Is it so hard for you to step back from your anger and ask yourself, “Does this really make sense? Or am I just repeating a slogan because it feels good?” (This test applies to any part of the political spectrum.) There is comfort in belonging to a group that feels it has the “inside” scoop. But if it’s all based on fantasy, misdirection, bad information and lies, you’re heading toward Jonestown, my friend. Or, perhaps, a shirtless guy dressed in a buffalo hat with his face painted red, white and blue invading the U.S. Capitol, armed with a spear.
It is indeed “our house.” All 331 million of us. Not just the guys in camo with guns and Trump signs. That’s why we have elected representatives, to help sort out our differences.
One congressman who spoke to the crowd outside the White House on Jan. 6 characterized those of us who disagree with the president (or just with him) as “anti-Christian Socialists.”
Really? And everyone who voted for Trump is a racist/facist whatever?
I voted for Biden. I’m not a socialist, nor anti-Christian. I’m a moderate, leaning a bit left of center. But if I WAS a socialist and NOT a Christian, would that matter? I get to live here, too, this is my country, too. The Bill of Rights and plenty of other foundational sources will back me up on that. So yeah, I’m not treading on you; don’t tread on me, either.
I am not alone in my fear for the consequences of denying the results of the 2020 election. We have seen where it leads, and it’s clear there is a continuing threat of civil unrest.
We know Joe Biden won, and we know it was a fair and free election. But some large portion of our people have been persistently misled by some of our leaders. The charges of voter fraud are a lie: There has been no widespread fraud; most people in the country know it, and the Republicans in Congress know it, too.

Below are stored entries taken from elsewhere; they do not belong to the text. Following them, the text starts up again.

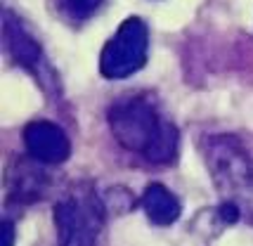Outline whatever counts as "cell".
<instances>
[{
	"label": "cell",
	"instance_id": "cell-1",
	"mask_svg": "<svg viewBox=\"0 0 253 246\" xmlns=\"http://www.w3.org/2000/svg\"><path fill=\"white\" fill-rule=\"evenodd\" d=\"M109 128L123 149L137 152L152 164L175 161L180 133L159 114L149 97L130 95L114 102L109 109Z\"/></svg>",
	"mask_w": 253,
	"mask_h": 246
},
{
	"label": "cell",
	"instance_id": "cell-2",
	"mask_svg": "<svg viewBox=\"0 0 253 246\" xmlns=\"http://www.w3.org/2000/svg\"><path fill=\"white\" fill-rule=\"evenodd\" d=\"M206 166L222 202L253 215V159L234 135H213L204 142Z\"/></svg>",
	"mask_w": 253,
	"mask_h": 246
},
{
	"label": "cell",
	"instance_id": "cell-3",
	"mask_svg": "<svg viewBox=\"0 0 253 246\" xmlns=\"http://www.w3.org/2000/svg\"><path fill=\"white\" fill-rule=\"evenodd\" d=\"M107 204L90 185H78L55 204V227L59 246H97Z\"/></svg>",
	"mask_w": 253,
	"mask_h": 246
},
{
	"label": "cell",
	"instance_id": "cell-4",
	"mask_svg": "<svg viewBox=\"0 0 253 246\" xmlns=\"http://www.w3.org/2000/svg\"><path fill=\"white\" fill-rule=\"evenodd\" d=\"M147 52H149L147 24L140 17H128L102 47L99 74L109 81L128 79L147 64Z\"/></svg>",
	"mask_w": 253,
	"mask_h": 246
},
{
	"label": "cell",
	"instance_id": "cell-5",
	"mask_svg": "<svg viewBox=\"0 0 253 246\" xmlns=\"http://www.w3.org/2000/svg\"><path fill=\"white\" fill-rule=\"evenodd\" d=\"M24 147L41 166H57L71 157V140L52 121H31L24 128Z\"/></svg>",
	"mask_w": 253,
	"mask_h": 246
},
{
	"label": "cell",
	"instance_id": "cell-6",
	"mask_svg": "<svg viewBox=\"0 0 253 246\" xmlns=\"http://www.w3.org/2000/svg\"><path fill=\"white\" fill-rule=\"evenodd\" d=\"M2 29H5V43H7V50H10L12 59L17 64H22L24 69L33 71L41 81H45L43 76H50V67L45 64L43 47L36 43V38L24 29V24L10 10H5Z\"/></svg>",
	"mask_w": 253,
	"mask_h": 246
},
{
	"label": "cell",
	"instance_id": "cell-7",
	"mask_svg": "<svg viewBox=\"0 0 253 246\" xmlns=\"http://www.w3.org/2000/svg\"><path fill=\"white\" fill-rule=\"evenodd\" d=\"M142 208L154 225H173L182 213V206L173 192L164 185H149L142 194Z\"/></svg>",
	"mask_w": 253,
	"mask_h": 246
},
{
	"label": "cell",
	"instance_id": "cell-8",
	"mask_svg": "<svg viewBox=\"0 0 253 246\" xmlns=\"http://www.w3.org/2000/svg\"><path fill=\"white\" fill-rule=\"evenodd\" d=\"M45 185H47V178L43 170L22 164L19 173H12L10 178V197L14 202L31 204L45 194Z\"/></svg>",
	"mask_w": 253,
	"mask_h": 246
},
{
	"label": "cell",
	"instance_id": "cell-9",
	"mask_svg": "<svg viewBox=\"0 0 253 246\" xmlns=\"http://www.w3.org/2000/svg\"><path fill=\"white\" fill-rule=\"evenodd\" d=\"M104 0H50V5H52V10L66 19V22H85L88 17H92L97 7L102 5Z\"/></svg>",
	"mask_w": 253,
	"mask_h": 246
},
{
	"label": "cell",
	"instance_id": "cell-10",
	"mask_svg": "<svg viewBox=\"0 0 253 246\" xmlns=\"http://www.w3.org/2000/svg\"><path fill=\"white\" fill-rule=\"evenodd\" d=\"M0 246H14V225L5 220L0 227Z\"/></svg>",
	"mask_w": 253,
	"mask_h": 246
}]
</instances>
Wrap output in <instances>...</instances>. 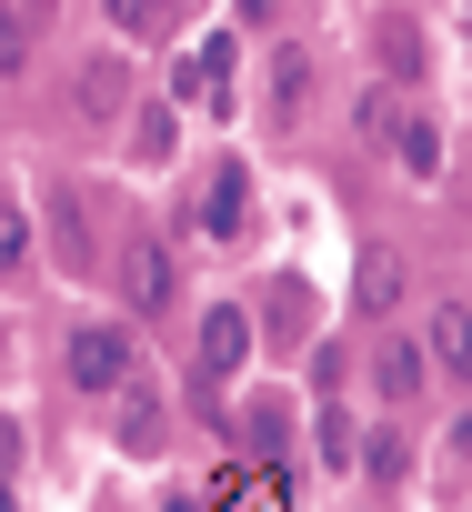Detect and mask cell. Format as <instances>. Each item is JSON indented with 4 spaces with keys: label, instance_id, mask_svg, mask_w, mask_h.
<instances>
[{
    "label": "cell",
    "instance_id": "cell-1",
    "mask_svg": "<svg viewBox=\"0 0 472 512\" xmlns=\"http://www.w3.org/2000/svg\"><path fill=\"white\" fill-rule=\"evenodd\" d=\"M312 101H322V61H312L302 41H272V51H262V121H272V131H302Z\"/></svg>",
    "mask_w": 472,
    "mask_h": 512
},
{
    "label": "cell",
    "instance_id": "cell-2",
    "mask_svg": "<svg viewBox=\"0 0 472 512\" xmlns=\"http://www.w3.org/2000/svg\"><path fill=\"white\" fill-rule=\"evenodd\" d=\"M71 382L81 392H121L131 382V332L121 322H81L71 332Z\"/></svg>",
    "mask_w": 472,
    "mask_h": 512
},
{
    "label": "cell",
    "instance_id": "cell-3",
    "mask_svg": "<svg viewBox=\"0 0 472 512\" xmlns=\"http://www.w3.org/2000/svg\"><path fill=\"white\" fill-rule=\"evenodd\" d=\"M402 292H412V251L402 241H372L362 262H352V312L382 322V312H402Z\"/></svg>",
    "mask_w": 472,
    "mask_h": 512
},
{
    "label": "cell",
    "instance_id": "cell-4",
    "mask_svg": "<svg viewBox=\"0 0 472 512\" xmlns=\"http://www.w3.org/2000/svg\"><path fill=\"white\" fill-rule=\"evenodd\" d=\"M121 292H131V312H171V292H181V262L161 241H131L121 251Z\"/></svg>",
    "mask_w": 472,
    "mask_h": 512
},
{
    "label": "cell",
    "instance_id": "cell-5",
    "mask_svg": "<svg viewBox=\"0 0 472 512\" xmlns=\"http://www.w3.org/2000/svg\"><path fill=\"white\" fill-rule=\"evenodd\" d=\"M201 362H211V372H242V362H252V312H242V302H211V312H201Z\"/></svg>",
    "mask_w": 472,
    "mask_h": 512
},
{
    "label": "cell",
    "instance_id": "cell-6",
    "mask_svg": "<svg viewBox=\"0 0 472 512\" xmlns=\"http://www.w3.org/2000/svg\"><path fill=\"white\" fill-rule=\"evenodd\" d=\"M231 442H242V452H282V442H292V412L262 392V402H242V412H231Z\"/></svg>",
    "mask_w": 472,
    "mask_h": 512
},
{
    "label": "cell",
    "instance_id": "cell-7",
    "mask_svg": "<svg viewBox=\"0 0 472 512\" xmlns=\"http://www.w3.org/2000/svg\"><path fill=\"white\" fill-rule=\"evenodd\" d=\"M462 342H472L462 302H432V332H422V362H432V372H462Z\"/></svg>",
    "mask_w": 472,
    "mask_h": 512
},
{
    "label": "cell",
    "instance_id": "cell-8",
    "mask_svg": "<svg viewBox=\"0 0 472 512\" xmlns=\"http://www.w3.org/2000/svg\"><path fill=\"white\" fill-rule=\"evenodd\" d=\"M372 382H382V392H392V402H412V392H422V382H432V362H422V342H392V352H382V362H372Z\"/></svg>",
    "mask_w": 472,
    "mask_h": 512
},
{
    "label": "cell",
    "instance_id": "cell-9",
    "mask_svg": "<svg viewBox=\"0 0 472 512\" xmlns=\"http://www.w3.org/2000/svg\"><path fill=\"white\" fill-rule=\"evenodd\" d=\"M242 201H252L242 161H221V171H211V201H201V221H211V231H242Z\"/></svg>",
    "mask_w": 472,
    "mask_h": 512
},
{
    "label": "cell",
    "instance_id": "cell-10",
    "mask_svg": "<svg viewBox=\"0 0 472 512\" xmlns=\"http://www.w3.org/2000/svg\"><path fill=\"white\" fill-rule=\"evenodd\" d=\"M362 472H372V492H402V472H412V442H402V432H372V442H362Z\"/></svg>",
    "mask_w": 472,
    "mask_h": 512
},
{
    "label": "cell",
    "instance_id": "cell-11",
    "mask_svg": "<svg viewBox=\"0 0 472 512\" xmlns=\"http://www.w3.org/2000/svg\"><path fill=\"white\" fill-rule=\"evenodd\" d=\"M121 91H131V81H121V61H91V71H81V111H91V121H111V111H121Z\"/></svg>",
    "mask_w": 472,
    "mask_h": 512
},
{
    "label": "cell",
    "instance_id": "cell-12",
    "mask_svg": "<svg viewBox=\"0 0 472 512\" xmlns=\"http://www.w3.org/2000/svg\"><path fill=\"white\" fill-rule=\"evenodd\" d=\"M382 151H392L402 171H432V161H442V141H432V121H412V111H402V131H392Z\"/></svg>",
    "mask_w": 472,
    "mask_h": 512
},
{
    "label": "cell",
    "instance_id": "cell-13",
    "mask_svg": "<svg viewBox=\"0 0 472 512\" xmlns=\"http://www.w3.org/2000/svg\"><path fill=\"white\" fill-rule=\"evenodd\" d=\"M31 61V0H0V71Z\"/></svg>",
    "mask_w": 472,
    "mask_h": 512
},
{
    "label": "cell",
    "instance_id": "cell-14",
    "mask_svg": "<svg viewBox=\"0 0 472 512\" xmlns=\"http://www.w3.org/2000/svg\"><path fill=\"white\" fill-rule=\"evenodd\" d=\"M352 121H362L372 141H392V131H402V91H392V81H382V91H362V111H352Z\"/></svg>",
    "mask_w": 472,
    "mask_h": 512
},
{
    "label": "cell",
    "instance_id": "cell-15",
    "mask_svg": "<svg viewBox=\"0 0 472 512\" xmlns=\"http://www.w3.org/2000/svg\"><path fill=\"white\" fill-rule=\"evenodd\" d=\"M101 11H111V21H121V31H161V21H171V11H181V0H101Z\"/></svg>",
    "mask_w": 472,
    "mask_h": 512
},
{
    "label": "cell",
    "instance_id": "cell-16",
    "mask_svg": "<svg viewBox=\"0 0 472 512\" xmlns=\"http://www.w3.org/2000/svg\"><path fill=\"white\" fill-rule=\"evenodd\" d=\"M131 151H141V161H161V151H171V101H151V111H141V131H131Z\"/></svg>",
    "mask_w": 472,
    "mask_h": 512
},
{
    "label": "cell",
    "instance_id": "cell-17",
    "mask_svg": "<svg viewBox=\"0 0 472 512\" xmlns=\"http://www.w3.org/2000/svg\"><path fill=\"white\" fill-rule=\"evenodd\" d=\"M151 422H161V402H151V392H131V382H121V442H151Z\"/></svg>",
    "mask_w": 472,
    "mask_h": 512
},
{
    "label": "cell",
    "instance_id": "cell-18",
    "mask_svg": "<svg viewBox=\"0 0 472 512\" xmlns=\"http://www.w3.org/2000/svg\"><path fill=\"white\" fill-rule=\"evenodd\" d=\"M312 442H322V452H332V462H342V452H352V422H342V402H322V422H312Z\"/></svg>",
    "mask_w": 472,
    "mask_h": 512
},
{
    "label": "cell",
    "instance_id": "cell-19",
    "mask_svg": "<svg viewBox=\"0 0 472 512\" xmlns=\"http://www.w3.org/2000/svg\"><path fill=\"white\" fill-rule=\"evenodd\" d=\"M21 251H31V221H21V211H0V272H11Z\"/></svg>",
    "mask_w": 472,
    "mask_h": 512
}]
</instances>
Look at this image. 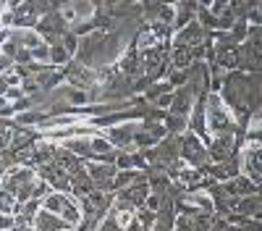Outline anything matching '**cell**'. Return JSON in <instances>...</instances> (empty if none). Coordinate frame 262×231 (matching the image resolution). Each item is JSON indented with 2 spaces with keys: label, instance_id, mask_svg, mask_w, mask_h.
Instances as JSON below:
<instances>
[{
  "label": "cell",
  "instance_id": "1",
  "mask_svg": "<svg viewBox=\"0 0 262 231\" xmlns=\"http://www.w3.org/2000/svg\"><path fill=\"white\" fill-rule=\"evenodd\" d=\"M233 132V118L228 105L223 102L221 95H207V134L221 137V134H231Z\"/></svg>",
  "mask_w": 262,
  "mask_h": 231
},
{
  "label": "cell",
  "instance_id": "2",
  "mask_svg": "<svg viewBox=\"0 0 262 231\" xmlns=\"http://www.w3.org/2000/svg\"><path fill=\"white\" fill-rule=\"evenodd\" d=\"M181 158H184V163H186L189 168H207V165L212 163L207 144L196 137V134H191V132H186V134L181 137Z\"/></svg>",
  "mask_w": 262,
  "mask_h": 231
},
{
  "label": "cell",
  "instance_id": "3",
  "mask_svg": "<svg viewBox=\"0 0 262 231\" xmlns=\"http://www.w3.org/2000/svg\"><path fill=\"white\" fill-rule=\"evenodd\" d=\"M242 168H244V176H247L252 184L262 186V144H257V142H247Z\"/></svg>",
  "mask_w": 262,
  "mask_h": 231
},
{
  "label": "cell",
  "instance_id": "4",
  "mask_svg": "<svg viewBox=\"0 0 262 231\" xmlns=\"http://www.w3.org/2000/svg\"><path fill=\"white\" fill-rule=\"evenodd\" d=\"M137 129H139V126L131 123V121H126V123H121V126H113V129H107V142L116 144V147H123V150H126V147L134 144Z\"/></svg>",
  "mask_w": 262,
  "mask_h": 231
},
{
  "label": "cell",
  "instance_id": "5",
  "mask_svg": "<svg viewBox=\"0 0 262 231\" xmlns=\"http://www.w3.org/2000/svg\"><path fill=\"white\" fill-rule=\"evenodd\" d=\"M194 95H191V90L189 87H181V90H173V105H170V116H191V111H194Z\"/></svg>",
  "mask_w": 262,
  "mask_h": 231
},
{
  "label": "cell",
  "instance_id": "6",
  "mask_svg": "<svg viewBox=\"0 0 262 231\" xmlns=\"http://www.w3.org/2000/svg\"><path fill=\"white\" fill-rule=\"evenodd\" d=\"M66 228H69V223L60 221L55 213H50V210H42L34 218V231H66Z\"/></svg>",
  "mask_w": 262,
  "mask_h": 231
},
{
  "label": "cell",
  "instance_id": "7",
  "mask_svg": "<svg viewBox=\"0 0 262 231\" xmlns=\"http://www.w3.org/2000/svg\"><path fill=\"white\" fill-rule=\"evenodd\" d=\"M18 210H21V205H18V200L8 192L6 186H0V213H13V216H18Z\"/></svg>",
  "mask_w": 262,
  "mask_h": 231
},
{
  "label": "cell",
  "instance_id": "8",
  "mask_svg": "<svg viewBox=\"0 0 262 231\" xmlns=\"http://www.w3.org/2000/svg\"><path fill=\"white\" fill-rule=\"evenodd\" d=\"M50 63H55V66H69V63H71V55L66 53L63 45H55V48H50Z\"/></svg>",
  "mask_w": 262,
  "mask_h": 231
},
{
  "label": "cell",
  "instance_id": "9",
  "mask_svg": "<svg viewBox=\"0 0 262 231\" xmlns=\"http://www.w3.org/2000/svg\"><path fill=\"white\" fill-rule=\"evenodd\" d=\"M60 45L66 48V53L71 55V53H76V50H79V37H76L74 32H66V34H63V39H60Z\"/></svg>",
  "mask_w": 262,
  "mask_h": 231
},
{
  "label": "cell",
  "instance_id": "10",
  "mask_svg": "<svg viewBox=\"0 0 262 231\" xmlns=\"http://www.w3.org/2000/svg\"><path fill=\"white\" fill-rule=\"evenodd\" d=\"M11 226H13V221L6 213H0V231H11Z\"/></svg>",
  "mask_w": 262,
  "mask_h": 231
},
{
  "label": "cell",
  "instance_id": "11",
  "mask_svg": "<svg viewBox=\"0 0 262 231\" xmlns=\"http://www.w3.org/2000/svg\"><path fill=\"white\" fill-rule=\"evenodd\" d=\"M152 231H165V228H160V226H155V228H152Z\"/></svg>",
  "mask_w": 262,
  "mask_h": 231
},
{
  "label": "cell",
  "instance_id": "12",
  "mask_svg": "<svg viewBox=\"0 0 262 231\" xmlns=\"http://www.w3.org/2000/svg\"><path fill=\"white\" fill-rule=\"evenodd\" d=\"M173 231H179V228H173Z\"/></svg>",
  "mask_w": 262,
  "mask_h": 231
}]
</instances>
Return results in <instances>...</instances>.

Obviously a small and noisy slice of the populace, whether because they have been misled or for their own reasons, is willing to commit violence to get their way. Their position is based on lies spread by the president and many members of his party, among others. The effort to challenge the Electoral College votes was a cynical ploy that perpetuates the lie.
The Republican Party and its leadership need to stop this deception, and censor your own who encourage these falsehoods and stoke the fevers that are leading to armed rebellion. You need to stand up to extremists and live by the foundational principals of this nation. Catering to the whims of a self-absorbed and unstable president has done enough damage. Please, look into your hearts, and find the courage to stand up and speak the truth to the American people.